YOUR TASK
Below, some lines carry pictures; leave those pictures out and retype exactly the lines from the one with "empty room featuring" through the one with "Ferry interior with".

DATASET RECORDS
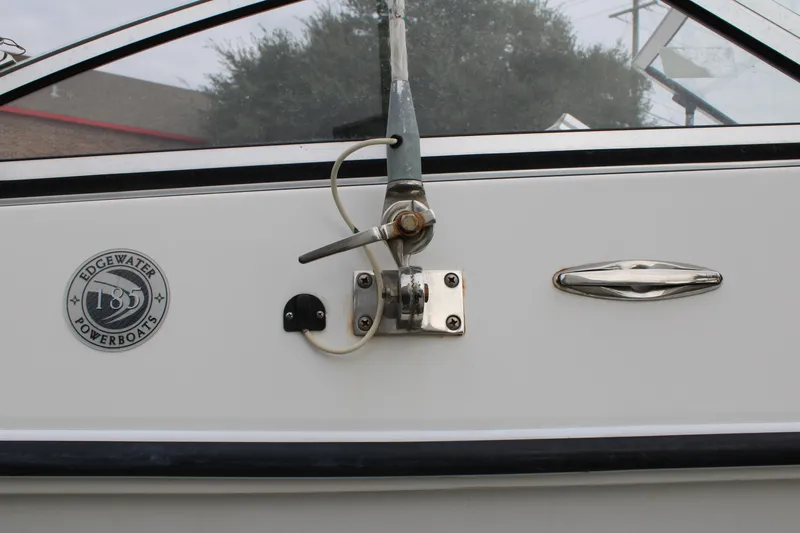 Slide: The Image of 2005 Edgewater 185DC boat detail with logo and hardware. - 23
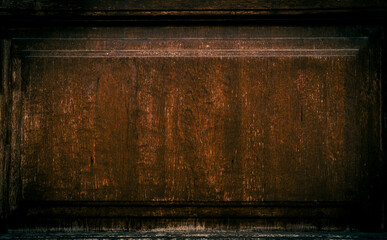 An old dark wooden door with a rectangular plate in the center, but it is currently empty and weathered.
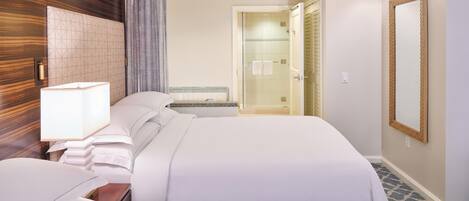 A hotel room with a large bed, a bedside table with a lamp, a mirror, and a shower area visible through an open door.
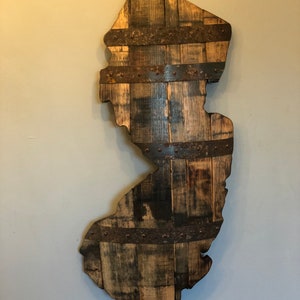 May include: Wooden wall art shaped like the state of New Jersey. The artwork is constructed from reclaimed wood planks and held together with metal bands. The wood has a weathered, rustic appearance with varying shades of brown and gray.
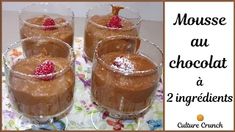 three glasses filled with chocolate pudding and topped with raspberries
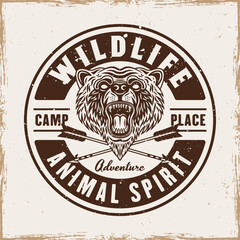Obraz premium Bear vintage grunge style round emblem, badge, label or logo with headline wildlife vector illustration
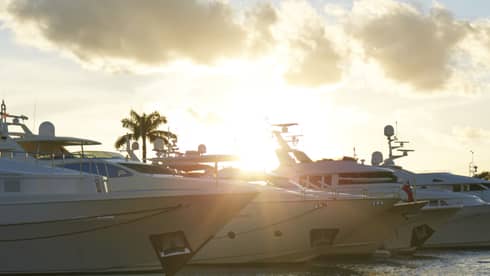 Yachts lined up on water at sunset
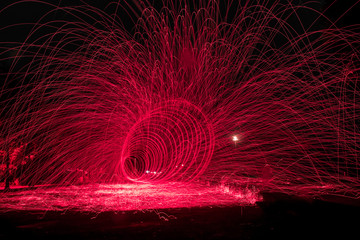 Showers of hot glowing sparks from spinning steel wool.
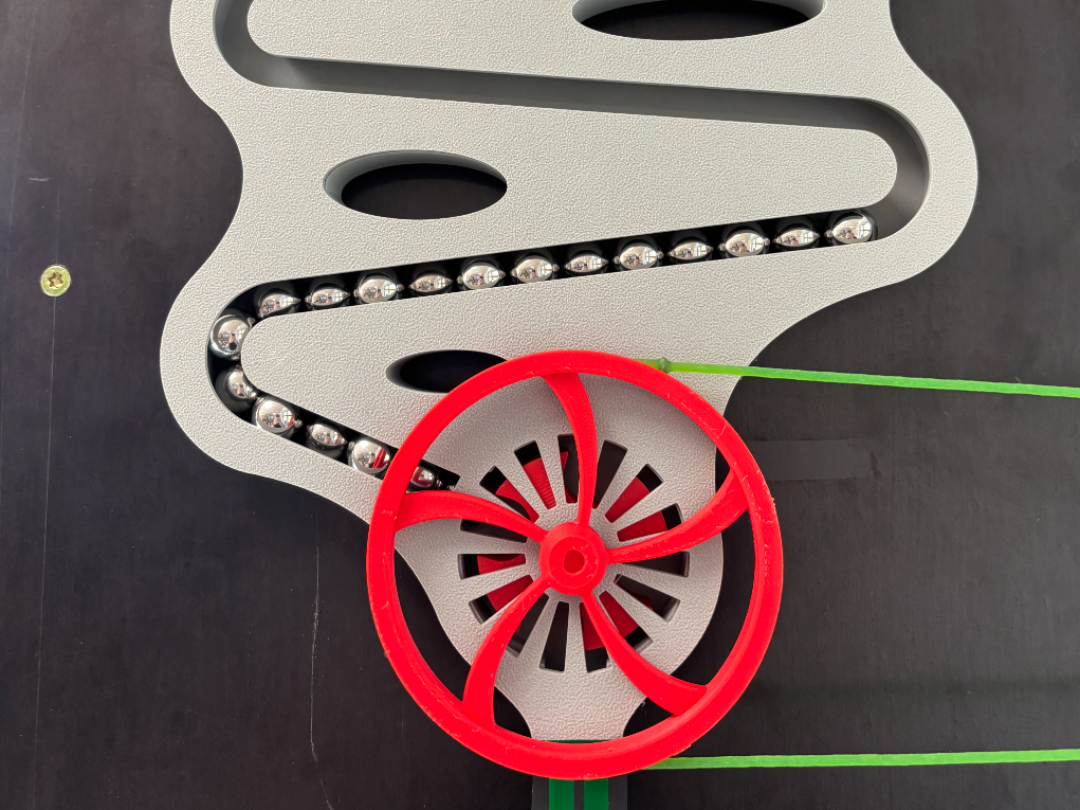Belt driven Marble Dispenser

--

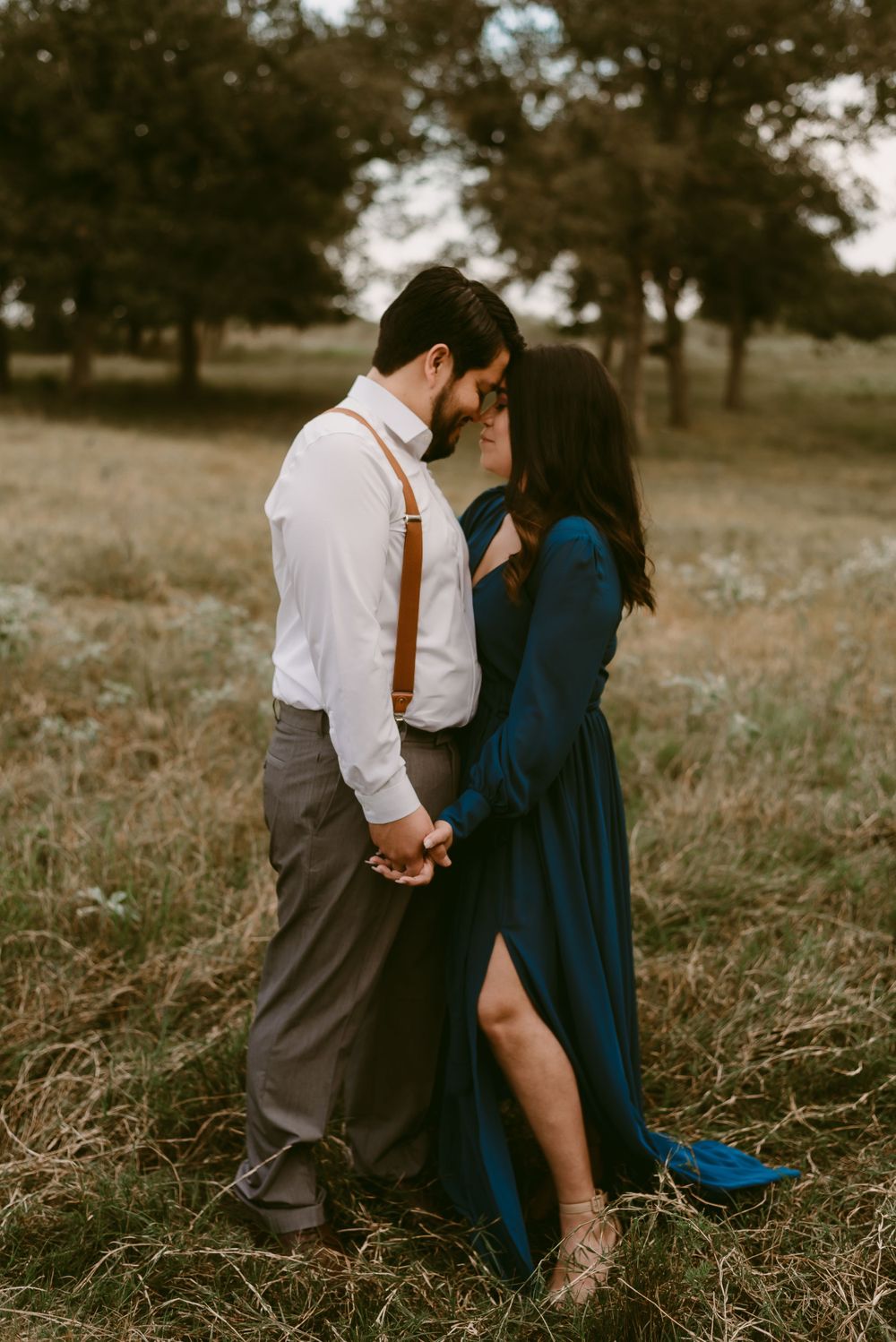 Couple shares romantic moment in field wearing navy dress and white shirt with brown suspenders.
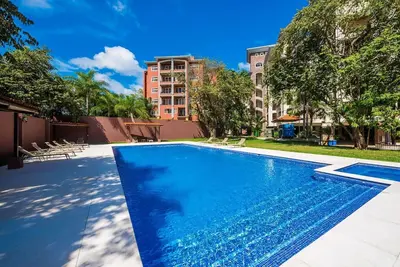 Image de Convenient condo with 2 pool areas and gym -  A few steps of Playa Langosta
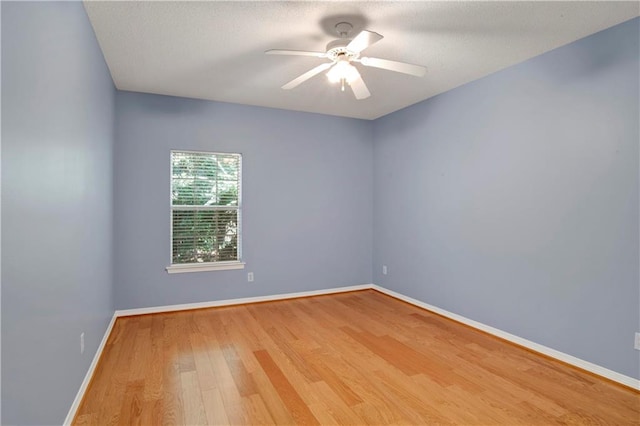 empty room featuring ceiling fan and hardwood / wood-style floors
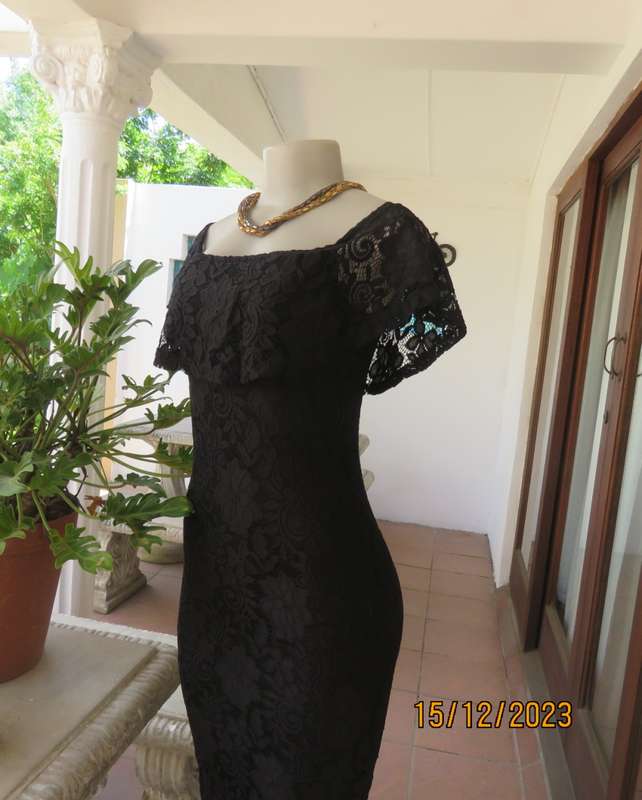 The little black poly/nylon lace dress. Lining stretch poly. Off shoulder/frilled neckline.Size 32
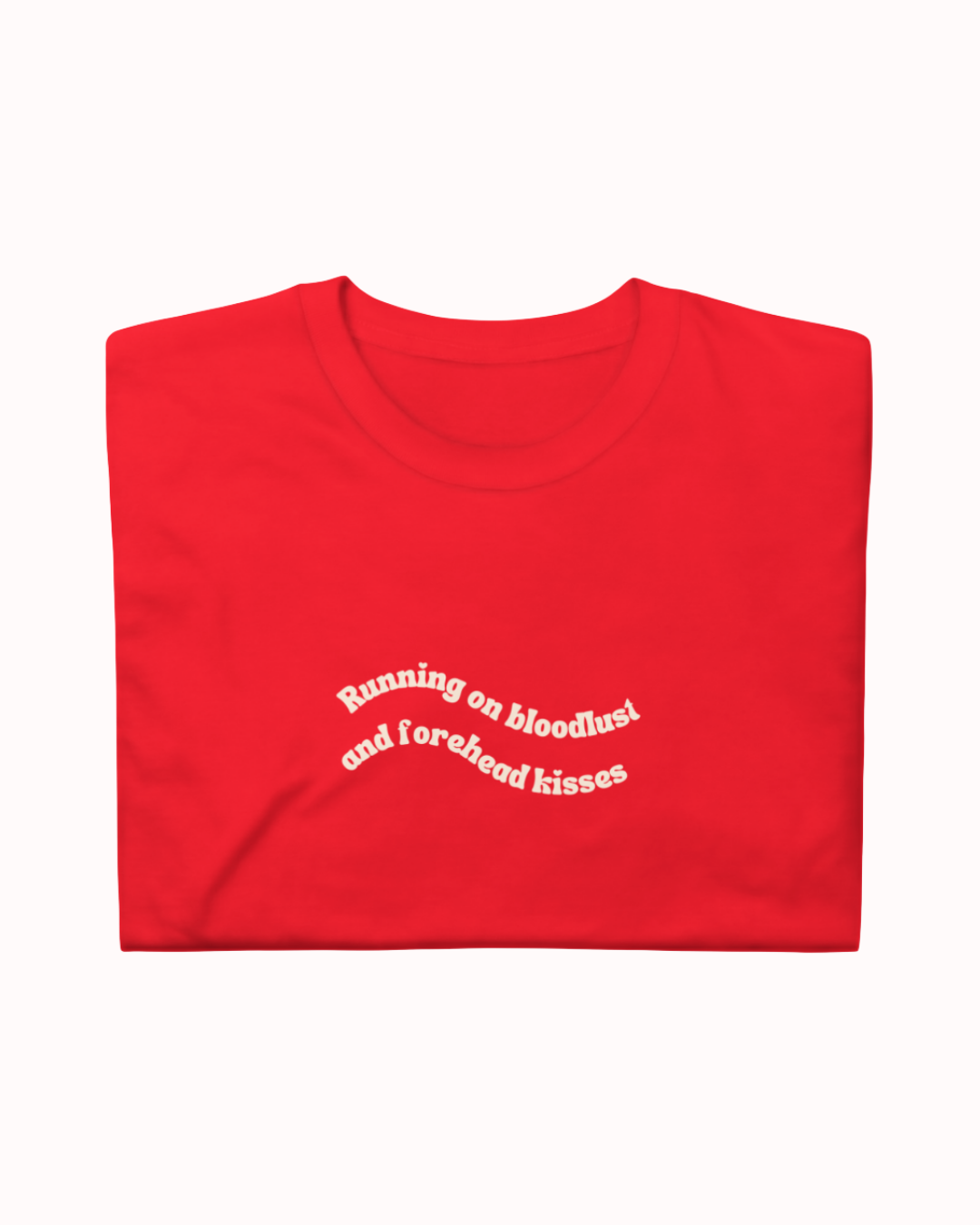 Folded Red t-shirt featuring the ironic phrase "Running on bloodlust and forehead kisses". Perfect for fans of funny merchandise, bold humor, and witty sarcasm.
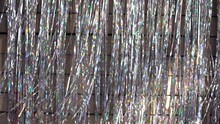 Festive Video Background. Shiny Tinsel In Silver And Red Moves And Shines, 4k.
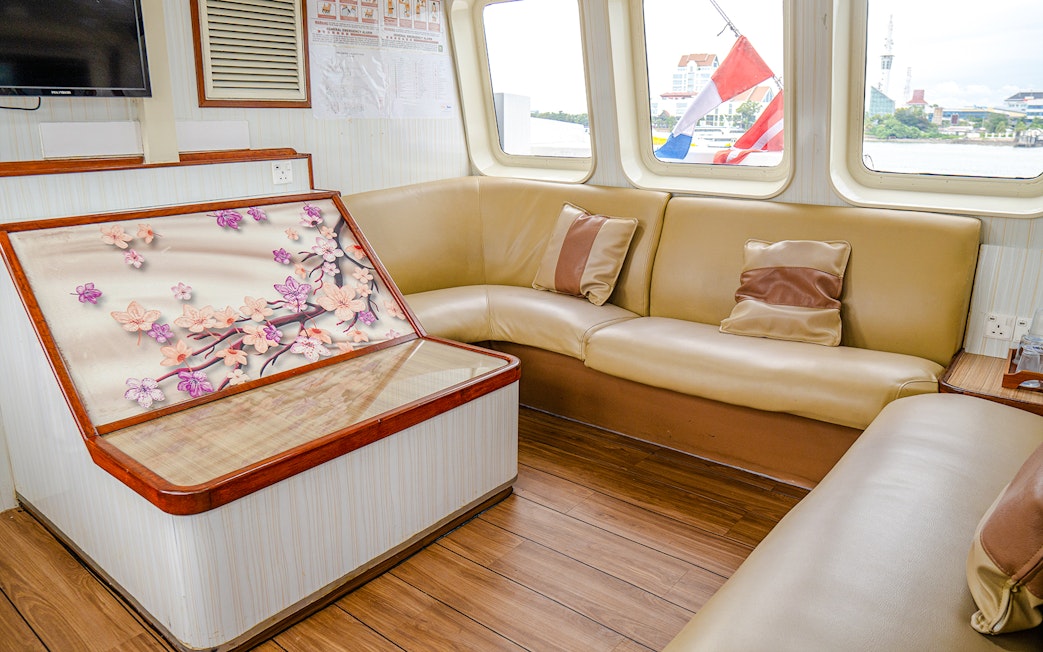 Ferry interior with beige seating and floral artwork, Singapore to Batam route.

ANSWER SPACE
 empty room featuring ceiling fan and hardwood / wood-style floors
 The little black poly/nylon lace dress. Lining stretch poly. Off shoulder/frilled neckline.Size 32
 Folded Red t-shirt featuring the ironic phrase "Running on bloodlust and forehead kisses". Perfect for fans of funny merchandise, bold humor, and witty sarcasm.
 Festive Video Background. Shiny Tinsel In Silver And Red Moves And Shines, 4k.
 Ferry interior with beige seating and floral artwork, Singapore to Batam route.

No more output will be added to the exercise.